__待办任务__:
a) 在这篇 jafka 故障排查文本中，查看当前 topic 及相应 consumer 情况用的是什么工具？
b) 请照抄记录中的一段：从含有“Of all the options”的那一行开始，到含有“Answer: point (391, 204), point”的那一行结束，首尾两行都要抄。

__给定文本__:
══════════════════════════════

2013-03-15

jafka troubleshooting

背景

通过 jafka-watch 查看当前topic 及相应的consumer 情况，发现总有许多topic的某些partition 分片居然没有consumer 去消费。

过程

刚开始认为是不是有的消费者没有连接上，于是把所有消费者都重新启动了一遍
重新启动完了以后，部分topic的所有分片是都有消费者消费，但某些topic还是存在分片没有人消费的情况。
确认所有消费者都在zookeeper的节点上注册了，于是怀疑 jafka 的客户端的负载均衡算法有问题。

class:ZookeeperConsumerConnector

private boolean rebalance(Cluster cluster) {

    // map for current consumer: topic->[groupid-consumer-0,groupid-consumer-1,...,groupid-consumer-N]
    // 获取当前进程的消费者
    Map<String, Set<String>> myTopicThreadIdsMap = ZkUtils.getTopicCount(zkClient, group, consumerIdString)

══════════════════════════════

空间推理数据集中的若干行
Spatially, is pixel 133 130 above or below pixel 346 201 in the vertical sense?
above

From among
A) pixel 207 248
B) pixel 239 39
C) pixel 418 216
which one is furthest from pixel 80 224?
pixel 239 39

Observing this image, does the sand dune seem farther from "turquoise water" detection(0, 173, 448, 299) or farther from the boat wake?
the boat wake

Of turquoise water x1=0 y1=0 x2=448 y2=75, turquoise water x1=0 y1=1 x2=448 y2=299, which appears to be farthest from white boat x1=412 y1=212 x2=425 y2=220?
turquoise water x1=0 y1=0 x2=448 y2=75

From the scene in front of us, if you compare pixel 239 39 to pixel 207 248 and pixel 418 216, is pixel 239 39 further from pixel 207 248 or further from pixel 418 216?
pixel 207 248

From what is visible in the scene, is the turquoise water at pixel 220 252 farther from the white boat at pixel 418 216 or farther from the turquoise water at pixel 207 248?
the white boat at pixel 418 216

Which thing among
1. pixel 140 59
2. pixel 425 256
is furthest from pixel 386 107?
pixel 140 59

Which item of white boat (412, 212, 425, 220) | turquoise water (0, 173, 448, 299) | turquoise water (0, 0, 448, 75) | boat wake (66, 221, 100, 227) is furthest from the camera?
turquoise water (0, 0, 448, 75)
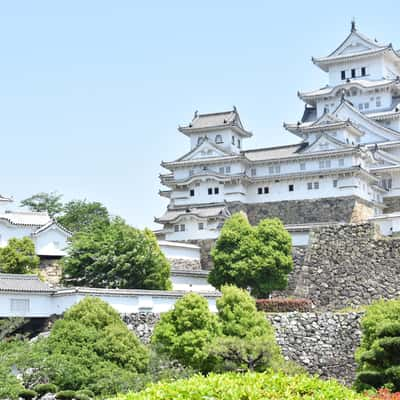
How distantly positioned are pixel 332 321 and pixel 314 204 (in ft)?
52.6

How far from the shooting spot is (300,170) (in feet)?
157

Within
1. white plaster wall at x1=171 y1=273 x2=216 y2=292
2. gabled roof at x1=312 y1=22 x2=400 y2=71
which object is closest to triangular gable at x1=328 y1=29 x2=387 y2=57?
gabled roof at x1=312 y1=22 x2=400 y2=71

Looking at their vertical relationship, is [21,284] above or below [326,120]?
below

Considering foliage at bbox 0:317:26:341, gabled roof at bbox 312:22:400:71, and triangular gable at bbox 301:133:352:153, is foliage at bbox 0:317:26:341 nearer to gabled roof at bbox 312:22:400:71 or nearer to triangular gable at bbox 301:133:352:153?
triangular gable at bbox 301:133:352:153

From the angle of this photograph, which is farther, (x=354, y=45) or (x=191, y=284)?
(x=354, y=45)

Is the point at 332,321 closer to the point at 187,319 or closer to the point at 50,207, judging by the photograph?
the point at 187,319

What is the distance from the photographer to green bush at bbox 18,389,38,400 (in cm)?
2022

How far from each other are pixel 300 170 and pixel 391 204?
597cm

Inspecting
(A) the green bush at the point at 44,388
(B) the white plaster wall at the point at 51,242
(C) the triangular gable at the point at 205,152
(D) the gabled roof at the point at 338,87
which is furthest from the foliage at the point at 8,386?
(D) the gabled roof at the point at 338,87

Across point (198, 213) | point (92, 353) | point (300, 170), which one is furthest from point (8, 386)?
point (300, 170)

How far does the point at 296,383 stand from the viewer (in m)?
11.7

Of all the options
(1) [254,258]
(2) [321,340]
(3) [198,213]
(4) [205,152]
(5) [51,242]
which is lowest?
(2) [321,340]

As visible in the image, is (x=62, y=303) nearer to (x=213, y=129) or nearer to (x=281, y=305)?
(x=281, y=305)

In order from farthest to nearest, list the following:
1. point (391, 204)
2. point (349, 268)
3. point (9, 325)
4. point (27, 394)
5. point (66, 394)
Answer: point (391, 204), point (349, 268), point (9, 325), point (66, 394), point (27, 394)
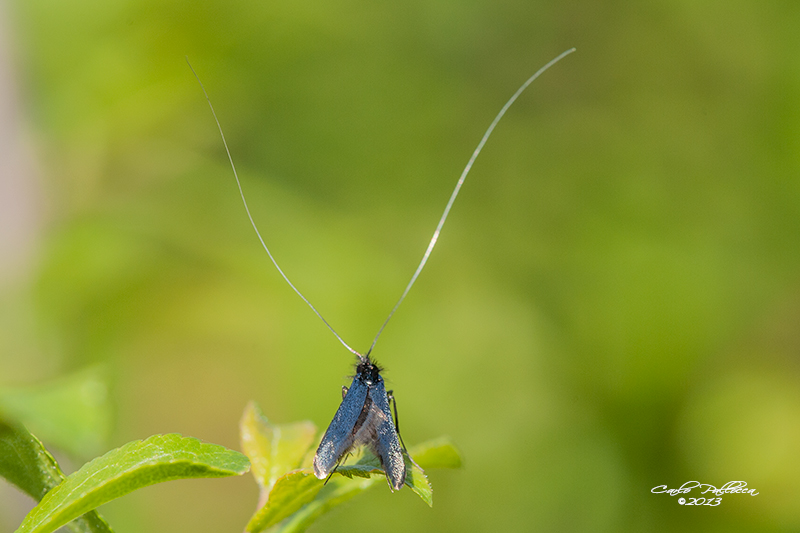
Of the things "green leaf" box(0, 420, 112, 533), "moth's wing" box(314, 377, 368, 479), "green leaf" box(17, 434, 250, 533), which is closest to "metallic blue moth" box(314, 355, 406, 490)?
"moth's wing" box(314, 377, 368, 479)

══════════════════════════════

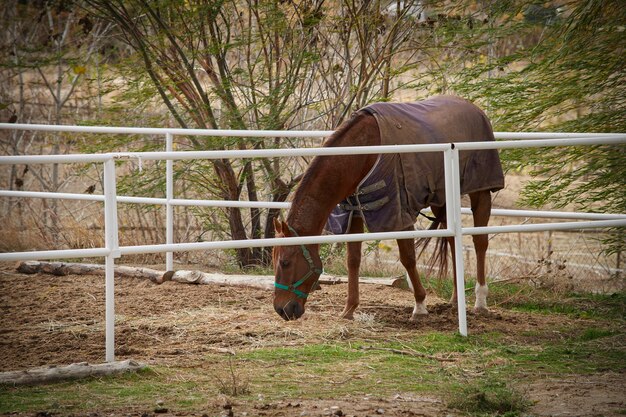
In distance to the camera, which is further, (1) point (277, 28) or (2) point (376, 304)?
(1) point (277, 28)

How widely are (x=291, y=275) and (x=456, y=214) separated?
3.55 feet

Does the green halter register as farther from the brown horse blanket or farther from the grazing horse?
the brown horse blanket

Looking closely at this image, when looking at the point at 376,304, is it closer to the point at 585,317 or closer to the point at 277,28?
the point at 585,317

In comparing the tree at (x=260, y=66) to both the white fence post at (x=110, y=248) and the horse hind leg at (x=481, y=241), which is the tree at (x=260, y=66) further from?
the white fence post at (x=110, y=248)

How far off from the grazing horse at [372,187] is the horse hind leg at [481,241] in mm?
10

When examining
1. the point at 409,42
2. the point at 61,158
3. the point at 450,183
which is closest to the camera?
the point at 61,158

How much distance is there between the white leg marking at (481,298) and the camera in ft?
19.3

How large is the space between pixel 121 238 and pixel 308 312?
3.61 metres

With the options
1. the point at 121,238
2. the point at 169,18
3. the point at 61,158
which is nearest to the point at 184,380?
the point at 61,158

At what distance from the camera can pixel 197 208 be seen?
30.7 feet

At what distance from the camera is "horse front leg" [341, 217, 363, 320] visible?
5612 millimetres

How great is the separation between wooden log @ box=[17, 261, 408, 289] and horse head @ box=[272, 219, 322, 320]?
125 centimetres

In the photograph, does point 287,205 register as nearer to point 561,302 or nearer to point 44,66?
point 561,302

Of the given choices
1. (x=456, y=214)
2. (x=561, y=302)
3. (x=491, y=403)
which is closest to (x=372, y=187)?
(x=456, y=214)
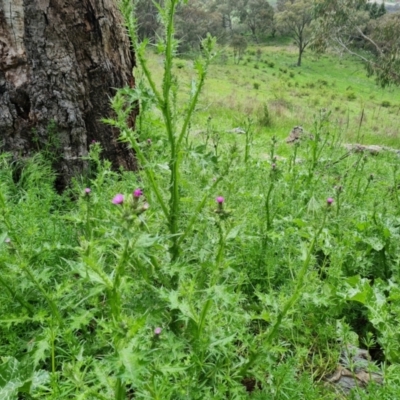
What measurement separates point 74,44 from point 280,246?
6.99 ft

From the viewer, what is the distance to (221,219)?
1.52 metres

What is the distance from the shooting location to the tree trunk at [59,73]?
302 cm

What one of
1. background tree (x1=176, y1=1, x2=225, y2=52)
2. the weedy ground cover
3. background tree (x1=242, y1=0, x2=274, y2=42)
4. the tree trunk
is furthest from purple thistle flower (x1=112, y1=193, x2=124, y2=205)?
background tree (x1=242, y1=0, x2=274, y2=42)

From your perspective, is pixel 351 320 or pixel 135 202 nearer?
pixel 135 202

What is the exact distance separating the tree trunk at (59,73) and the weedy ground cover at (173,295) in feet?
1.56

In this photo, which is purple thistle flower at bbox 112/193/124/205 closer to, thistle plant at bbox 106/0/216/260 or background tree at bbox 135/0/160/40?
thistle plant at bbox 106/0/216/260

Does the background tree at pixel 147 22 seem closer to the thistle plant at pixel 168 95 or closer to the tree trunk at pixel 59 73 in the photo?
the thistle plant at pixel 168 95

══════════════════════════════

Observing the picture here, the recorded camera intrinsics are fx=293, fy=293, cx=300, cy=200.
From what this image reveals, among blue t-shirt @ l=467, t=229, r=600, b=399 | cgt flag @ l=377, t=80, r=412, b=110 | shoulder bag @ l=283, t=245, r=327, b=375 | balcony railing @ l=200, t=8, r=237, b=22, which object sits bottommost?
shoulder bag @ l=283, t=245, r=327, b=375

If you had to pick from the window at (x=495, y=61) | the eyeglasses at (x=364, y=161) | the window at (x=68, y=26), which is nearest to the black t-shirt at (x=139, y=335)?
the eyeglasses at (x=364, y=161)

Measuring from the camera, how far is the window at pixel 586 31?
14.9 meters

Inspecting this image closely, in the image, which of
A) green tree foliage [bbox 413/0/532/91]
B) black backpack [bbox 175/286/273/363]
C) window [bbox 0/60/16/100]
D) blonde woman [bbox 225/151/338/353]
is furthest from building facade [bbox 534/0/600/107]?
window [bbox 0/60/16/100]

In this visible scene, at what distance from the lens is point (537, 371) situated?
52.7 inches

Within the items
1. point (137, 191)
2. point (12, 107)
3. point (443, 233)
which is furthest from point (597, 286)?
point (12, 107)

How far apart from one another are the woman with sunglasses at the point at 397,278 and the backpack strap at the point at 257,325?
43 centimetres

══════════════════════════════

__逐题解答__:
a) jafka-watch。

b)
Of all the options
(1) [254,258]
(2) [321,340]
(3) [198,213]
(4) [205,152]
(5) [51,242]
which is lowest?
(2) [321,340]

As visible in the image, is (x=62, y=303) nearer to (x=213, y=129) or nearer to (x=281, y=305)?
(x=281, y=305)

In order from farthest to nearest, list the following:
1. point (391, 204)
2. point (349, 268)
3. point (9, 325)
4. point (27, 394)
5. point (66, 394)
Answer: point (391, 204), point (349, 268), point (9, 325), point (66, 394), point (27, 394)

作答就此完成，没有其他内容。